In January 1861 slightly better rumours began to circulate, and it was generally hoped that something would be heard of the emancipation on the day of the emperor’s accession to the throne, February 19.
The 19th came, but it brought nothing with it. I was on that day at the palace. There was no grand levée, only a small one; and pages of the second form were sent to such levées in order to get accustomed to the palace ways. It was my turn that day; and as I was seeing off one of the grand duchesses who came to the palace to assist at the Mass, her husband did not appear and I went to fetch him. He was called out of the emperor’s study, and I told him, in a half jocose way, of the perplexity of his wife, without having the slightest suspicion of the important matters that may have been talked of in the study at that time. Apart from a few of the initiated, no one in the palace suspected that the manifesto had been signed on February 19, and was kept back for a fortnight only because the next Sunday, the 26th, was the beginning of the carnival week, and it was feared that, owing to the drinking which goes on in the villages during the carnival, peasant insurrections might break out. Even the carnival fair, which used to be held at St. Petersburg on the square near the winter palace, was removed that year to another square, from fear of a popular insurrection in the capital. Most sanguinary instructions had been issued to the army as to the ways of repressing peasant uprisings.
A fortnight later, on the last Sunday of the carnival (March 5, or rather March 17, new style), I was at the corps, having to take part in the military parade at the riding-school. I was still in bed, when my soldier servant, Ivánoff, dashed in with the tea-tray, exclaiming, ‘Prince, freedom! The manifesto is posted on the Gostínoi Dvor’ (the shops opposite the corps).
‘Did you see it yourself?’
‘Yes. People stand round; one reads, the others listen. It is freedom!’
In a couple of minutes I was dressed and out. A comrade was coming in.

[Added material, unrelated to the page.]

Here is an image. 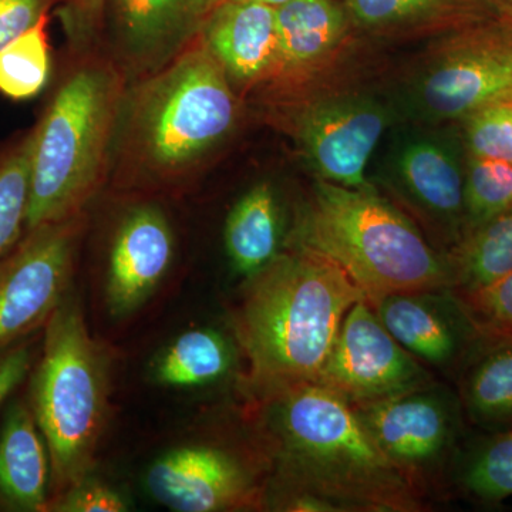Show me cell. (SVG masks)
Here are the masks:
<instances>
[{"instance_id":"cell-1","label":"cell","mask_w":512,"mask_h":512,"mask_svg":"<svg viewBox=\"0 0 512 512\" xmlns=\"http://www.w3.org/2000/svg\"><path fill=\"white\" fill-rule=\"evenodd\" d=\"M363 299L342 268L305 248L279 252L249 276L234 328L252 393L266 400L318 382L343 319Z\"/></svg>"},{"instance_id":"cell-2","label":"cell","mask_w":512,"mask_h":512,"mask_svg":"<svg viewBox=\"0 0 512 512\" xmlns=\"http://www.w3.org/2000/svg\"><path fill=\"white\" fill-rule=\"evenodd\" d=\"M289 493L316 495L338 511H417L420 490L373 439L355 406L319 383L265 400Z\"/></svg>"},{"instance_id":"cell-3","label":"cell","mask_w":512,"mask_h":512,"mask_svg":"<svg viewBox=\"0 0 512 512\" xmlns=\"http://www.w3.org/2000/svg\"><path fill=\"white\" fill-rule=\"evenodd\" d=\"M293 241L342 268L370 305L393 293L454 288L448 254L431 247L372 185L350 188L319 178Z\"/></svg>"},{"instance_id":"cell-4","label":"cell","mask_w":512,"mask_h":512,"mask_svg":"<svg viewBox=\"0 0 512 512\" xmlns=\"http://www.w3.org/2000/svg\"><path fill=\"white\" fill-rule=\"evenodd\" d=\"M109 397L110 357L90 335L79 303L66 296L45 323L29 403L49 450L56 495L93 470Z\"/></svg>"},{"instance_id":"cell-5","label":"cell","mask_w":512,"mask_h":512,"mask_svg":"<svg viewBox=\"0 0 512 512\" xmlns=\"http://www.w3.org/2000/svg\"><path fill=\"white\" fill-rule=\"evenodd\" d=\"M110 70L89 66L60 86L33 130L26 232L76 217L99 184L119 100Z\"/></svg>"},{"instance_id":"cell-6","label":"cell","mask_w":512,"mask_h":512,"mask_svg":"<svg viewBox=\"0 0 512 512\" xmlns=\"http://www.w3.org/2000/svg\"><path fill=\"white\" fill-rule=\"evenodd\" d=\"M235 121L237 100L227 73L207 47H197L141 87L131 106V138L147 168L175 174L217 147Z\"/></svg>"},{"instance_id":"cell-7","label":"cell","mask_w":512,"mask_h":512,"mask_svg":"<svg viewBox=\"0 0 512 512\" xmlns=\"http://www.w3.org/2000/svg\"><path fill=\"white\" fill-rule=\"evenodd\" d=\"M450 35L414 87L413 106L431 124L512 99V23L497 16Z\"/></svg>"},{"instance_id":"cell-8","label":"cell","mask_w":512,"mask_h":512,"mask_svg":"<svg viewBox=\"0 0 512 512\" xmlns=\"http://www.w3.org/2000/svg\"><path fill=\"white\" fill-rule=\"evenodd\" d=\"M77 221L43 225L0 259V349L45 326L72 281Z\"/></svg>"},{"instance_id":"cell-9","label":"cell","mask_w":512,"mask_h":512,"mask_svg":"<svg viewBox=\"0 0 512 512\" xmlns=\"http://www.w3.org/2000/svg\"><path fill=\"white\" fill-rule=\"evenodd\" d=\"M319 384L367 404L389 399L431 383L420 360L393 338L366 299L356 302L343 319Z\"/></svg>"},{"instance_id":"cell-10","label":"cell","mask_w":512,"mask_h":512,"mask_svg":"<svg viewBox=\"0 0 512 512\" xmlns=\"http://www.w3.org/2000/svg\"><path fill=\"white\" fill-rule=\"evenodd\" d=\"M355 409L386 457L419 490L421 478L444 463L460 431V402L439 384L427 383Z\"/></svg>"},{"instance_id":"cell-11","label":"cell","mask_w":512,"mask_h":512,"mask_svg":"<svg viewBox=\"0 0 512 512\" xmlns=\"http://www.w3.org/2000/svg\"><path fill=\"white\" fill-rule=\"evenodd\" d=\"M466 161L460 131H421L394 146L390 163L400 197L453 248L466 235Z\"/></svg>"},{"instance_id":"cell-12","label":"cell","mask_w":512,"mask_h":512,"mask_svg":"<svg viewBox=\"0 0 512 512\" xmlns=\"http://www.w3.org/2000/svg\"><path fill=\"white\" fill-rule=\"evenodd\" d=\"M392 120L389 107L373 97H330L305 110L299 138L320 180L366 188L367 164Z\"/></svg>"},{"instance_id":"cell-13","label":"cell","mask_w":512,"mask_h":512,"mask_svg":"<svg viewBox=\"0 0 512 512\" xmlns=\"http://www.w3.org/2000/svg\"><path fill=\"white\" fill-rule=\"evenodd\" d=\"M157 503L177 512L239 510L261 504V491L242 461L224 448L190 444L158 457L146 476Z\"/></svg>"},{"instance_id":"cell-14","label":"cell","mask_w":512,"mask_h":512,"mask_svg":"<svg viewBox=\"0 0 512 512\" xmlns=\"http://www.w3.org/2000/svg\"><path fill=\"white\" fill-rule=\"evenodd\" d=\"M393 338L420 362L454 365L480 340L454 289L393 293L373 303Z\"/></svg>"},{"instance_id":"cell-15","label":"cell","mask_w":512,"mask_h":512,"mask_svg":"<svg viewBox=\"0 0 512 512\" xmlns=\"http://www.w3.org/2000/svg\"><path fill=\"white\" fill-rule=\"evenodd\" d=\"M174 258V235L161 210L151 205L126 215L111 245L106 301L116 318L137 311L156 291Z\"/></svg>"},{"instance_id":"cell-16","label":"cell","mask_w":512,"mask_h":512,"mask_svg":"<svg viewBox=\"0 0 512 512\" xmlns=\"http://www.w3.org/2000/svg\"><path fill=\"white\" fill-rule=\"evenodd\" d=\"M218 0H109L130 69L154 72L200 35Z\"/></svg>"},{"instance_id":"cell-17","label":"cell","mask_w":512,"mask_h":512,"mask_svg":"<svg viewBox=\"0 0 512 512\" xmlns=\"http://www.w3.org/2000/svg\"><path fill=\"white\" fill-rule=\"evenodd\" d=\"M204 45L224 72L252 82L279 64L276 9L254 0H218L202 26Z\"/></svg>"},{"instance_id":"cell-18","label":"cell","mask_w":512,"mask_h":512,"mask_svg":"<svg viewBox=\"0 0 512 512\" xmlns=\"http://www.w3.org/2000/svg\"><path fill=\"white\" fill-rule=\"evenodd\" d=\"M52 464L29 404L16 402L0 429V503L10 510L46 511Z\"/></svg>"},{"instance_id":"cell-19","label":"cell","mask_w":512,"mask_h":512,"mask_svg":"<svg viewBox=\"0 0 512 512\" xmlns=\"http://www.w3.org/2000/svg\"><path fill=\"white\" fill-rule=\"evenodd\" d=\"M350 22L384 36L451 33L497 18L493 0H342Z\"/></svg>"},{"instance_id":"cell-20","label":"cell","mask_w":512,"mask_h":512,"mask_svg":"<svg viewBox=\"0 0 512 512\" xmlns=\"http://www.w3.org/2000/svg\"><path fill=\"white\" fill-rule=\"evenodd\" d=\"M282 239L281 207L274 188L258 184L242 195L225 222V249L238 275H255L278 256Z\"/></svg>"},{"instance_id":"cell-21","label":"cell","mask_w":512,"mask_h":512,"mask_svg":"<svg viewBox=\"0 0 512 512\" xmlns=\"http://www.w3.org/2000/svg\"><path fill=\"white\" fill-rule=\"evenodd\" d=\"M275 9L279 64L292 69L329 55L350 22L342 3L336 0H288Z\"/></svg>"},{"instance_id":"cell-22","label":"cell","mask_w":512,"mask_h":512,"mask_svg":"<svg viewBox=\"0 0 512 512\" xmlns=\"http://www.w3.org/2000/svg\"><path fill=\"white\" fill-rule=\"evenodd\" d=\"M478 346L481 350L464 377L461 403L483 429L511 430L512 339H480Z\"/></svg>"},{"instance_id":"cell-23","label":"cell","mask_w":512,"mask_h":512,"mask_svg":"<svg viewBox=\"0 0 512 512\" xmlns=\"http://www.w3.org/2000/svg\"><path fill=\"white\" fill-rule=\"evenodd\" d=\"M234 349L214 329L188 330L160 353L151 367L158 384L170 387H198L217 383L231 372Z\"/></svg>"},{"instance_id":"cell-24","label":"cell","mask_w":512,"mask_h":512,"mask_svg":"<svg viewBox=\"0 0 512 512\" xmlns=\"http://www.w3.org/2000/svg\"><path fill=\"white\" fill-rule=\"evenodd\" d=\"M454 291L471 292L512 271V205L468 232L450 252Z\"/></svg>"},{"instance_id":"cell-25","label":"cell","mask_w":512,"mask_h":512,"mask_svg":"<svg viewBox=\"0 0 512 512\" xmlns=\"http://www.w3.org/2000/svg\"><path fill=\"white\" fill-rule=\"evenodd\" d=\"M43 16L33 28L0 50V92L13 100L42 92L50 74V52Z\"/></svg>"},{"instance_id":"cell-26","label":"cell","mask_w":512,"mask_h":512,"mask_svg":"<svg viewBox=\"0 0 512 512\" xmlns=\"http://www.w3.org/2000/svg\"><path fill=\"white\" fill-rule=\"evenodd\" d=\"M32 150L33 131L0 160V259L26 231Z\"/></svg>"},{"instance_id":"cell-27","label":"cell","mask_w":512,"mask_h":512,"mask_svg":"<svg viewBox=\"0 0 512 512\" xmlns=\"http://www.w3.org/2000/svg\"><path fill=\"white\" fill-rule=\"evenodd\" d=\"M511 205L512 164L467 154L464 175L466 235Z\"/></svg>"},{"instance_id":"cell-28","label":"cell","mask_w":512,"mask_h":512,"mask_svg":"<svg viewBox=\"0 0 512 512\" xmlns=\"http://www.w3.org/2000/svg\"><path fill=\"white\" fill-rule=\"evenodd\" d=\"M463 484L468 493L488 503L512 497V429L500 431L474 451Z\"/></svg>"},{"instance_id":"cell-29","label":"cell","mask_w":512,"mask_h":512,"mask_svg":"<svg viewBox=\"0 0 512 512\" xmlns=\"http://www.w3.org/2000/svg\"><path fill=\"white\" fill-rule=\"evenodd\" d=\"M460 124L467 154L512 164V99L474 111Z\"/></svg>"},{"instance_id":"cell-30","label":"cell","mask_w":512,"mask_h":512,"mask_svg":"<svg viewBox=\"0 0 512 512\" xmlns=\"http://www.w3.org/2000/svg\"><path fill=\"white\" fill-rule=\"evenodd\" d=\"M456 293L480 339H512V271L484 288Z\"/></svg>"},{"instance_id":"cell-31","label":"cell","mask_w":512,"mask_h":512,"mask_svg":"<svg viewBox=\"0 0 512 512\" xmlns=\"http://www.w3.org/2000/svg\"><path fill=\"white\" fill-rule=\"evenodd\" d=\"M46 511L123 512L127 511V503L119 491L87 477L82 483L55 495L47 503Z\"/></svg>"},{"instance_id":"cell-32","label":"cell","mask_w":512,"mask_h":512,"mask_svg":"<svg viewBox=\"0 0 512 512\" xmlns=\"http://www.w3.org/2000/svg\"><path fill=\"white\" fill-rule=\"evenodd\" d=\"M52 0H0V50L33 28Z\"/></svg>"},{"instance_id":"cell-33","label":"cell","mask_w":512,"mask_h":512,"mask_svg":"<svg viewBox=\"0 0 512 512\" xmlns=\"http://www.w3.org/2000/svg\"><path fill=\"white\" fill-rule=\"evenodd\" d=\"M109 0H69L64 10V25L76 45H86L96 35Z\"/></svg>"},{"instance_id":"cell-34","label":"cell","mask_w":512,"mask_h":512,"mask_svg":"<svg viewBox=\"0 0 512 512\" xmlns=\"http://www.w3.org/2000/svg\"><path fill=\"white\" fill-rule=\"evenodd\" d=\"M32 357L29 343H13L8 348L0 349V404L28 377L32 369Z\"/></svg>"},{"instance_id":"cell-35","label":"cell","mask_w":512,"mask_h":512,"mask_svg":"<svg viewBox=\"0 0 512 512\" xmlns=\"http://www.w3.org/2000/svg\"><path fill=\"white\" fill-rule=\"evenodd\" d=\"M498 16L512 23V0H493Z\"/></svg>"},{"instance_id":"cell-36","label":"cell","mask_w":512,"mask_h":512,"mask_svg":"<svg viewBox=\"0 0 512 512\" xmlns=\"http://www.w3.org/2000/svg\"><path fill=\"white\" fill-rule=\"evenodd\" d=\"M254 2L265 3V5L274 6V8H278V6L284 5L288 0H254Z\"/></svg>"}]
</instances>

‘Kropótkin, freedom!’ he shouted. ‘Here is the manifesto. My uncle learned last night that it would be read at the early Mass at the Isaac Cathedral; so we went. There were not many people there; peasants only. The manifesto was read and distributed after the Mass. They well understood what it meant: when I came out of the church, two peasants, who stood in the gateway, said to me in such a droll way, “Well, sir? now—all gone?”’ And he mimicked how they had shown him the way out. Years of expectation were in that gesture of sending away the master.

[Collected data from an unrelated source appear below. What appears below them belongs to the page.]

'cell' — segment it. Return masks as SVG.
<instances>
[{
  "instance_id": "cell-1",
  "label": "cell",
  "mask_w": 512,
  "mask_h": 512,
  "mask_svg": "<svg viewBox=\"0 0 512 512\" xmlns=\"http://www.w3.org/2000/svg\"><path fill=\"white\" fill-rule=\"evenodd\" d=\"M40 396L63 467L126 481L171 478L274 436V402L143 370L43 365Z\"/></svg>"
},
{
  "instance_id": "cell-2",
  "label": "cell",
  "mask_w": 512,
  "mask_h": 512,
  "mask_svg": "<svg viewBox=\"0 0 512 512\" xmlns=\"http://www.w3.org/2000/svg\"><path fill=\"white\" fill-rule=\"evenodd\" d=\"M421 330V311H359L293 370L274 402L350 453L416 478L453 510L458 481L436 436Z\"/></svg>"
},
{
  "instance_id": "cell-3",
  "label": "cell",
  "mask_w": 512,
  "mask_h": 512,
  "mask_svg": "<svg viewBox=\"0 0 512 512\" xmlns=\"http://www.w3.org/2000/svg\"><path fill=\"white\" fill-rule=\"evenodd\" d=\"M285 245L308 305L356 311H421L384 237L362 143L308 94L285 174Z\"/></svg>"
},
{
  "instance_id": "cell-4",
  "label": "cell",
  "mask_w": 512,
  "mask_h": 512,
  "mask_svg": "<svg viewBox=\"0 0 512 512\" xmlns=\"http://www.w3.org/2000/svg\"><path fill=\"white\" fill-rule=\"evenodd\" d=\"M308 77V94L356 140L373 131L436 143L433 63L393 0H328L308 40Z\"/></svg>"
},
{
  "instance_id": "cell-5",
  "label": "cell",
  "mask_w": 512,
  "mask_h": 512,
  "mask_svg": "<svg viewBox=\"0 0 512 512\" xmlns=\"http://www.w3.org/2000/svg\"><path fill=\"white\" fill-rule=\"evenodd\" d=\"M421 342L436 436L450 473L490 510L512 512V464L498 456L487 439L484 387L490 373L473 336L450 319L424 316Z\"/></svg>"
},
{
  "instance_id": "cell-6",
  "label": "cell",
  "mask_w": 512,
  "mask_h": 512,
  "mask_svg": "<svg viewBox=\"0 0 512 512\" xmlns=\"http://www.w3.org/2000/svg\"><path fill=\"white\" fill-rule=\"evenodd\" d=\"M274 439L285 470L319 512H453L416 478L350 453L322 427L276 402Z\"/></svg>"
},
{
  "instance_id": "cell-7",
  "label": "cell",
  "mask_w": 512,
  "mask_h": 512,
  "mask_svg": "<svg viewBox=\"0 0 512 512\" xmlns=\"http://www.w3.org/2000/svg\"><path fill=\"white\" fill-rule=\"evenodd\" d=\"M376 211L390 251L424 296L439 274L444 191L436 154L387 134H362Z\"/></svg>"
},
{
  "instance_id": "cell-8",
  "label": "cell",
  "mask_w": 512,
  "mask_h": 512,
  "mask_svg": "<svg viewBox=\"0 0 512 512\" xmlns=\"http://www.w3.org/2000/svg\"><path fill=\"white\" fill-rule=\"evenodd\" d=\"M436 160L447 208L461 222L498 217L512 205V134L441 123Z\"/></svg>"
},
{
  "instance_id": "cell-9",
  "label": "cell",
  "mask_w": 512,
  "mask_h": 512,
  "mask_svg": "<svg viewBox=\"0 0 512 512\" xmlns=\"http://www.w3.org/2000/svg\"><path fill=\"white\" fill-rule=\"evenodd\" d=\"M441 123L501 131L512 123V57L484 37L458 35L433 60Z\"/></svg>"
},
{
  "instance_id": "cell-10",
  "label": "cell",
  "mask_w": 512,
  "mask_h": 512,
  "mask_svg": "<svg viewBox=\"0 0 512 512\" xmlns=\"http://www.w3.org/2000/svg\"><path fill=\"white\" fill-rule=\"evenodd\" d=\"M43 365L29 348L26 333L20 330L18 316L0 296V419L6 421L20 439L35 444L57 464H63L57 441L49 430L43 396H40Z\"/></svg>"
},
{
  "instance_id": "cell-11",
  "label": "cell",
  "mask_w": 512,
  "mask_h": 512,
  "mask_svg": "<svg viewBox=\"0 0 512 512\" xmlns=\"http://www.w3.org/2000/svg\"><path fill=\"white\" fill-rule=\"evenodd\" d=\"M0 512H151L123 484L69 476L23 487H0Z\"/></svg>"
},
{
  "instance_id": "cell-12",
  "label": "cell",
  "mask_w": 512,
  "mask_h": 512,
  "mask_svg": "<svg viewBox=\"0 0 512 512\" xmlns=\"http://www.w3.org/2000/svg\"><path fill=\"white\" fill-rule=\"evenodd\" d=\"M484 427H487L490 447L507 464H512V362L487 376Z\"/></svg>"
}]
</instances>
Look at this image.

I read and re-read the manifesto. It was written in an elevated style by the old metropolitan of Moscow, Philarète, but with a useless mixture of Russian and old Slavonian which obscured the sense. It was liberty; but it was not liberty yet, the peasants having to remain serfs for two years more, till February 19, 1863. Notwithstanding all this, one thing was evident: serfdom was abolished, and the liberated serfs would get the land and their homesteads. They would have to pay for it, but the old stain of slavery was removed. They would be slaves no more; the reaction had not got the upper hand.

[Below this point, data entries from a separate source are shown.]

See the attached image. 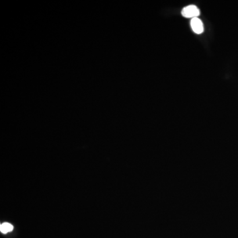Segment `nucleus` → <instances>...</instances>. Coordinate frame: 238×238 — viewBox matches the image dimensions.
<instances>
[{
	"mask_svg": "<svg viewBox=\"0 0 238 238\" xmlns=\"http://www.w3.org/2000/svg\"><path fill=\"white\" fill-rule=\"evenodd\" d=\"M181 14L183 17L186 18L193 19L200 15V10L194 5H190L182 9Z\"/></svg>",
	"mask_w": 238,
	"mask_h": 238,
	"instance_id": "nucleus-1",
	"label": "nucleus"
},
{
	"mask_svg": "<svg viewBox=\"0 0 238 238\" xmlns=\"http://www.w3.org/2000/svg\"><path fill=\"white\" fill-rule=\"evenodd\" d=\"M190 26L196 34H201L204 31V26L202 21L198 17L193 18L190 21Z\"/></svg>",
	"mask_w": 238,
	"mask_h": 238,
	"instance_id": "nucleus-2",
	"label": "nucleus"
},
{
	"mask_svg": "<svg viewBox=\"0 0 238 238\" xmlns=\"http://www.w3.org/2000/svg\"><path fill=\"white\" fill-rule=\"evenodd\" d=\"M13 230V226L12 224L7 222L3 223L0 226V231L3 234H7L8 232H10Z\"/></svg>",
	"mask_w": 238,
	"mask_h": 238,
	"instance_id": "nucleus-3",
	"label": "nucleus"
}]
</instances>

We went to the parade; and when all the military performances were over, Alexander II., remaining on horseback, loudly called out, ‘The officers to me!’ They gathered round him, and he began, in a loud voice, a speech about the great event of the day.
‘The officers ... the representatives of the nobility in the army’—these scraps of sentences reached our ears—‘an end has been put to centuries of injustice.... I expect sacrifices from the nobility ... the loyal nobility will gather round the throne’ ... and so on. Enthusiastic hurrahs resounded amongst the officers as he ended.